• **Alıntı**

21. Halbuki emir kesinleştiğinde, herkesin yararına olduğu bilinen
bir söze itaat etmeleri, saygı duymaları gerekirdi. Eğer onlar, Allah’ın buyruğuna bağlılık gösterseydiler, elbette kendileri için daha hayırlı olurdu.

22. Demek ki onlar, yönetimi ele geçirseler, ülkede kargaşa çıkarmayı ve akrabalık bağlarını koparmayı, birlik inancını parçalamayı mi umuyorlar?1082
23-24. İşte öyle yapanlar, evet onlar, Allah’ın rahmetinden uzaklaşmış kimselerdir. Onların kulakları var gerçekleri duymaz, gözleri var gerçekleri görmez. Peki bunlar, Kur’an’ın ne dediğini hiç düşünmezler mi? Yoksa kendilerinde akıl tutukluğu mu var?
25. Kuşkusuz, dosdoğru yol kendilerine açıkça gösterildikten sonra, tekrar eski ortak koşucu adetlerine geri dönen kimseler, şeytanî hallere sürüklenirler ve boş ümitlerle oyalanırlar.
26. İşte şeytanî hallere sürüklenenler, Allah’ın indirdiği Kur’an’dan uzak duran kimselere şöyle derler: “Bazı işlerde sizinle iş birliği halinde olacağız.” Oysa Allah, onların gizlediklerini bilmektedir.

• **Görev tanımı**
Yukarıdaki Kur'an mealini kaldığı yerden sürdürün. Aşağıdaki kayıtlar başka bir kaynaktan alınmıştır.

• **Gösterilen kayıtlar**

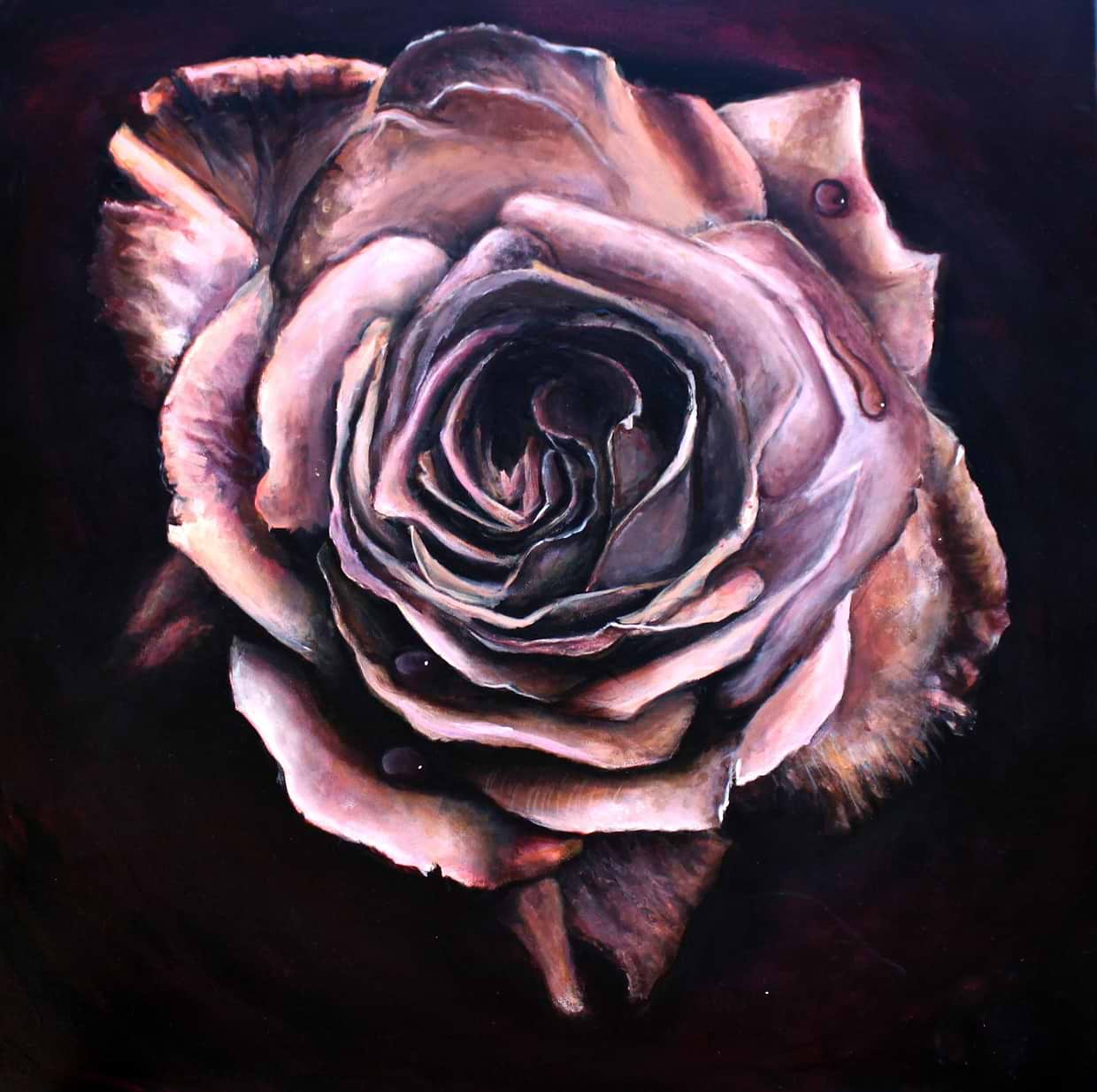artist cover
...
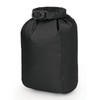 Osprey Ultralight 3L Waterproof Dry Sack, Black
---
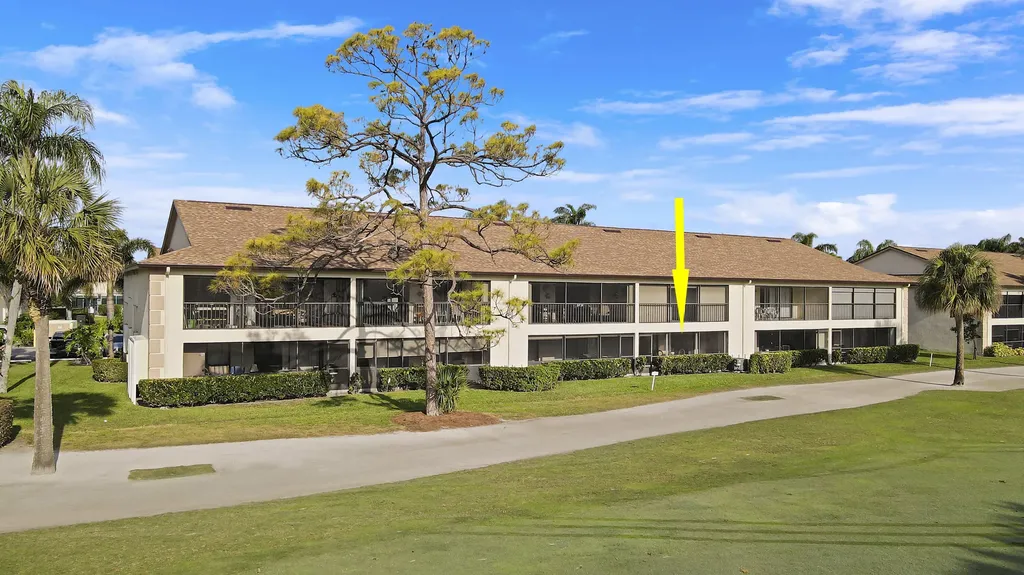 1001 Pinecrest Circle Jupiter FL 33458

• **Görev sonucu**
27-28. Şeytani hallere sürüklenenler, kendilerine ölümün habercileri gelip çattığı zaman, onlar, arkalarında bıraktıklarının yüzlerine nasıl vurulacağını anlayacaklardır. İşte onlar, Allah’ın hoşlanmadığı şeylerin peşine düştüler ve O’nun rızasından uzaklaştılar. Bu nedenle onlar, tüm yaptıklarını boşa çıkardılar. 1083

29. Düşünceleri kirli, kötü kalpli kimseler, yoksa gizledikleri nefret dolu kinlerini, Allah’ın asla açığa çıkaramayacağını mı sanırlar?

30. Eğer Biz dileseydik onları sana gösterirdik de, sen onları yüzlerinden hemencecik tanıyıverirdin; ama sen dikkat ederek, onları davranışlarından ve konuşmalarından kendin tanımalısın. Allah tüm yaptıklarınızı zaten biliyor.

31. Elbette Biz, sizden içtenlikle çaba gösterenleri ve güçlüklere karşı göğüs gerenleri belli edinceye kadar sizi de, haberlerinizi de deneyeceğiz.
32. Kuşkusuz gerçekleri görmezlikten gelenler ve Allah’ın dosdoğru yolunda olanları engellemeye çalışanlar, Allah’ın buyruklarını açıklayıp yol gösteren elçiye karşı duranlar, Allah’a hiçbir şeyle, asla zarar veremezler. Aksine kendilerinin tüm yaptıkları boşa gider.
33. Ey inananlar! Allah’a itaat edin ve elçinin tebliğ ettiklerine uyun ki, çalışmalarınızı işe yaramaz hale getirmeyin.
34. Kuşkusuz gerçekleri görmezlikten gelip örtenler ve Allah’ın dosdoğru yolunda olanları engellemeye çalışanlar, sonra da tövbe etmeden inkârcılar olarak ölenler, kesinlikle onlar, Allah’ın bağışlamasından mahrum kalırlar.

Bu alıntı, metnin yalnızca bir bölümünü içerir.